→ **Teks Bacaan**:
(GFD-2018-2531) [BERITA] “Bersama Melawan Penyebar Hoaks”

Sumber:
Tanggal publish: 21/01/2018

Berita

Pesatnya perkembangan teknologi informasi ibarat pedang bermata dua. Di satu sisi membawa kemaslahatan, tetapi juga memicu persoalan di seluruh dunia, termasuk Indonesia. Salah satunya, efek dari kemudahan berkomunikasi melalui berbagai media sosial, yang merupakan dampak dari pesatnya pertumbuhan teknologi informasi, justru menjadi lahan subur untuk menuai ujaran kebencian dan penyebaran berita bohong atau hoaks.

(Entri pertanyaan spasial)
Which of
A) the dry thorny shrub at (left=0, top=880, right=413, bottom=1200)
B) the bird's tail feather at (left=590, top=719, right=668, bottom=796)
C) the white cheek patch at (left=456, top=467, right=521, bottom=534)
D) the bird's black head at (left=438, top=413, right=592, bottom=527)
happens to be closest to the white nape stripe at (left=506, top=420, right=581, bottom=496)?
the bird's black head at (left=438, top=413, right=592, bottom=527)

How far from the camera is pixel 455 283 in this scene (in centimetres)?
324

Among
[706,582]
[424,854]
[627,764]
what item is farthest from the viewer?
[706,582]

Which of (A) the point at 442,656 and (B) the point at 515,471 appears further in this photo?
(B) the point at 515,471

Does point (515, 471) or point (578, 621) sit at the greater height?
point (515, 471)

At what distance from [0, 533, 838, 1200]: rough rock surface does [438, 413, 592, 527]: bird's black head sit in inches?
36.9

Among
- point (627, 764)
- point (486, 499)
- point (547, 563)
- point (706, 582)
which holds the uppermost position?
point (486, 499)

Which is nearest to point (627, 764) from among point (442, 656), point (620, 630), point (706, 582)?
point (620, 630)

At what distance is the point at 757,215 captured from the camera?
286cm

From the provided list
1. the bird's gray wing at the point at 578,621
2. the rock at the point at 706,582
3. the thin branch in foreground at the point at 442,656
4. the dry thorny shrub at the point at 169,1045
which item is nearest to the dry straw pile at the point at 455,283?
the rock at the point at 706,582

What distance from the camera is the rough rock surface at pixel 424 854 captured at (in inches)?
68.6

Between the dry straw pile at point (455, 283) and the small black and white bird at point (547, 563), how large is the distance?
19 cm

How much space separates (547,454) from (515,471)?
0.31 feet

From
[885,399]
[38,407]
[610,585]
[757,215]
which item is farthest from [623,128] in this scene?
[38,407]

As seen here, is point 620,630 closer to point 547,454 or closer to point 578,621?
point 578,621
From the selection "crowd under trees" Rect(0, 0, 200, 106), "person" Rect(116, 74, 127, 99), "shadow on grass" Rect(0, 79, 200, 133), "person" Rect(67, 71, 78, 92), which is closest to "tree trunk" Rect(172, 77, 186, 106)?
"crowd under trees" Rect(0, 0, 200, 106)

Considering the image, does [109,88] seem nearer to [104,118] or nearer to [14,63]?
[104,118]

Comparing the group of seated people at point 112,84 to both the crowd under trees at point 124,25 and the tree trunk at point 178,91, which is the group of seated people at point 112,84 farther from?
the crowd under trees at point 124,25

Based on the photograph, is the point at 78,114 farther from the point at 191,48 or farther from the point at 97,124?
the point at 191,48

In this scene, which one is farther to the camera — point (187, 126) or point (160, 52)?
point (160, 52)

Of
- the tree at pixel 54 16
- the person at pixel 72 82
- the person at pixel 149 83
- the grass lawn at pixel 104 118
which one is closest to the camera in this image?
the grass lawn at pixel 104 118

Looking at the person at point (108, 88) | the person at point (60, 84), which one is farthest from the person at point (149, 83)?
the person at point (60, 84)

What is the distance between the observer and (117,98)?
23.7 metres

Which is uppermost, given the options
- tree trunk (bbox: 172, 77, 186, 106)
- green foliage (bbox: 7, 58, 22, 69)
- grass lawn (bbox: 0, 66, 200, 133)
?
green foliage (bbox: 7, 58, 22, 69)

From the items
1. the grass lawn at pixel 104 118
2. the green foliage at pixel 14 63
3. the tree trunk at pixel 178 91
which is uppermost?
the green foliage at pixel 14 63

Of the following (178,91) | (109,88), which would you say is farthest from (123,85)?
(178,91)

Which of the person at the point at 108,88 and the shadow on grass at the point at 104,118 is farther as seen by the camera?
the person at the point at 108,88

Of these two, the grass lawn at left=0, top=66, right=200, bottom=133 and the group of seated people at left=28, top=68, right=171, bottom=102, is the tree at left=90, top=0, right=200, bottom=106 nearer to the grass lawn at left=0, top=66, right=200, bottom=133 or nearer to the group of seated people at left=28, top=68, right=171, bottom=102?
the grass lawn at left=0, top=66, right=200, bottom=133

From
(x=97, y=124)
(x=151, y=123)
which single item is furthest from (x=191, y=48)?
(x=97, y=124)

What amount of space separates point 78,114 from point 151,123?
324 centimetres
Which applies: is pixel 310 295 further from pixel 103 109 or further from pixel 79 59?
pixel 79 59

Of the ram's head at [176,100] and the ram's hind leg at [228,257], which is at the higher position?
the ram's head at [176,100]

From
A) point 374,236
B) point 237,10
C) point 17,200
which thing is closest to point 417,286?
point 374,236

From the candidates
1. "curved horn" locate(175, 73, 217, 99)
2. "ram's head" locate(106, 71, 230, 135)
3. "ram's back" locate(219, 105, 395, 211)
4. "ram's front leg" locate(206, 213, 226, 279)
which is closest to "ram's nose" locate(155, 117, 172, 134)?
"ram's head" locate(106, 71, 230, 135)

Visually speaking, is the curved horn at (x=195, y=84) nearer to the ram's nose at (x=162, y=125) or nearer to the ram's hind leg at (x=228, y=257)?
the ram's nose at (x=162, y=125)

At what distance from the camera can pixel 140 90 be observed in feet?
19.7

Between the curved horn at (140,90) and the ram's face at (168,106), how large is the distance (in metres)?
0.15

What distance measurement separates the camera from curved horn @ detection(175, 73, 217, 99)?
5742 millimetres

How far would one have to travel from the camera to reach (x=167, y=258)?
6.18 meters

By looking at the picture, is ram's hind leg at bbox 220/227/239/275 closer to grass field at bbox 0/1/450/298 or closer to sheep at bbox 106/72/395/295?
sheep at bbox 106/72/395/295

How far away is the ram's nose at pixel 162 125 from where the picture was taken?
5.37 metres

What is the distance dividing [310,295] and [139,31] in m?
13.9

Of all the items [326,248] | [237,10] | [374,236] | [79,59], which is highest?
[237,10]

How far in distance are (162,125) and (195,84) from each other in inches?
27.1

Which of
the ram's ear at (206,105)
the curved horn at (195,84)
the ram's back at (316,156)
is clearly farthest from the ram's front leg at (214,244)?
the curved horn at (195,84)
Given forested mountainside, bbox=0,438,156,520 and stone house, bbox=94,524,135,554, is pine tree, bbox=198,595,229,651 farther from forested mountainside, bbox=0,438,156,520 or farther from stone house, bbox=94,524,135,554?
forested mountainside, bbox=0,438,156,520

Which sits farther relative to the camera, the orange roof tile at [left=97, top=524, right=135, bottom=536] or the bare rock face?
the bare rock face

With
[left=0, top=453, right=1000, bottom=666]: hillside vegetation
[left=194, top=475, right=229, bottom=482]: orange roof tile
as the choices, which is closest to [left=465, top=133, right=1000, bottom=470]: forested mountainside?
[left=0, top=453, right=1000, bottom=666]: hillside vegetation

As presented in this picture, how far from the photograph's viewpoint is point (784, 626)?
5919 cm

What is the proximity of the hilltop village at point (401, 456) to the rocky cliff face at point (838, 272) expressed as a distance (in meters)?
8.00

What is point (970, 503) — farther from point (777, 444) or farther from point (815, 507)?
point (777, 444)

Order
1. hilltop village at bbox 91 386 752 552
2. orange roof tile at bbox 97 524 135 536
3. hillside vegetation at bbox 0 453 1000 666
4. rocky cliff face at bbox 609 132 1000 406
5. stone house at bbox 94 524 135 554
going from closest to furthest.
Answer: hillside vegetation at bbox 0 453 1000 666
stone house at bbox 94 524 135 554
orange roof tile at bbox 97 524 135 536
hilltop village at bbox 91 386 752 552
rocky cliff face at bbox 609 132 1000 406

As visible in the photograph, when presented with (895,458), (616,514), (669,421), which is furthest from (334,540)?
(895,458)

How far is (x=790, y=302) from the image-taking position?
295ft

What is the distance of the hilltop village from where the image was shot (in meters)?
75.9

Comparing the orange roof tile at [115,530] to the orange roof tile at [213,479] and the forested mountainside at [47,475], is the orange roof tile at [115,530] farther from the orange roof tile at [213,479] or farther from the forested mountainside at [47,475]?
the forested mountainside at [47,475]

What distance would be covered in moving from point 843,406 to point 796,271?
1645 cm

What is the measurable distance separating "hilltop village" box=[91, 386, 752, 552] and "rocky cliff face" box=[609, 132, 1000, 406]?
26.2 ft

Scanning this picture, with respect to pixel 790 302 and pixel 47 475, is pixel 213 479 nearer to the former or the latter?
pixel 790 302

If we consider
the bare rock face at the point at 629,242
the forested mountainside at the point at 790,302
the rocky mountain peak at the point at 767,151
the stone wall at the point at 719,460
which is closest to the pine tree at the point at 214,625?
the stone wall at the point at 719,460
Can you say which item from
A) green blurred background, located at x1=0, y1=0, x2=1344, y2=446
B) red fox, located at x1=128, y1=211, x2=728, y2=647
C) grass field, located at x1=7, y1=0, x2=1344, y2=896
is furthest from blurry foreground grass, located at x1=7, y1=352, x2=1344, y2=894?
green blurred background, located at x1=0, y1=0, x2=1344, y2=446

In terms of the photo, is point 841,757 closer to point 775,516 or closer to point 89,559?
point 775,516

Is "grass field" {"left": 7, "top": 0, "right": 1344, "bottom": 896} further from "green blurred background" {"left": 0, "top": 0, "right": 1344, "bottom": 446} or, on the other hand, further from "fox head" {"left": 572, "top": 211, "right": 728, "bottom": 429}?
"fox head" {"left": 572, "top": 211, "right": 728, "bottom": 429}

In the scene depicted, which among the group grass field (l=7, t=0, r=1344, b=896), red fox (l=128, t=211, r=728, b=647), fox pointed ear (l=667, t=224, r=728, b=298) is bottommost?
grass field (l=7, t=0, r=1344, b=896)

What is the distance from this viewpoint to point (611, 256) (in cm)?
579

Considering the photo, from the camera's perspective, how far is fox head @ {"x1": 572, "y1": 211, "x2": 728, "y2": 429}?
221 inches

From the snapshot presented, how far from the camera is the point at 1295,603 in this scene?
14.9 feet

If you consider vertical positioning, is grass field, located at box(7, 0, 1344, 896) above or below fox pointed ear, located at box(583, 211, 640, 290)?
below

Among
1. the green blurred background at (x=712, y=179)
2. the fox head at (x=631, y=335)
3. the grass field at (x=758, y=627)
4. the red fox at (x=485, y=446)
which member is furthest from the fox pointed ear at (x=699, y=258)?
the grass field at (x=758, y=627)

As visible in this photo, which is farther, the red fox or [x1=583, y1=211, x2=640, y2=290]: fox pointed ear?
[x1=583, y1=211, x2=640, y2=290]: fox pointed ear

→ **Langkah Pengerjaan**:
a: Kutip dari berita tentang hoaks semua bagian mulai dari "Pesatnya perkembangan teknologi" hingga "bohong atau hoaks.".
b: Lanjutkan berita tentang hoaks setelah kalimat terakhir yang tercantum.

→ **Hasil yang Diharapkan**:
a:
Pesatnya perkembangan teknologi informasi ibarat pedang bermata dua. Di satu sisi membawa kemaslahatan, tetapi juga memicu persoalan di seluruh dunia, termasuk Indonesia. Salah satunya, efek dari kemudahan berkomunikasi melalui berbagai media sosial, yang merupakan dampak dari pesatnya pertumbuhan teknologi informasi, justru menjadi lahan subur untuk menuai ujaran kebencian dan penyebaran berita bohong atau hoaks.

b:
Selama 2017, Polri menangani 3.325 kasus ujaran kebencian dan hoaks. Jumlah itu meningkat dibandingkan 1.829 kasus yang ditangani pada 2016. Di Indonesia, sejumlah regulasi mengatur mengenai persoalan ini, seperti Undang-Undang Nomor 40 Tahun 2008 tentang Penghapusan Diskriminasi Ras dan Etnis, UU No 11/2008 tentang Informasi dan Transaksi Elektronik, hingga Surat Edaran Kepala Polri No SE/6/X/2015.
Sejumlah negara di Uni Eropa mulai mendorong perusahaan media sosial untuk menghapus konten yang berisi ujaran kebencian dan berita bohong. Jerman, misalnya, memiliki aturan menjatuhkan denda hingga 50 juta euro bagi perusahaan media sosial yang tak menindak unggahan berisi ujaran kebencian.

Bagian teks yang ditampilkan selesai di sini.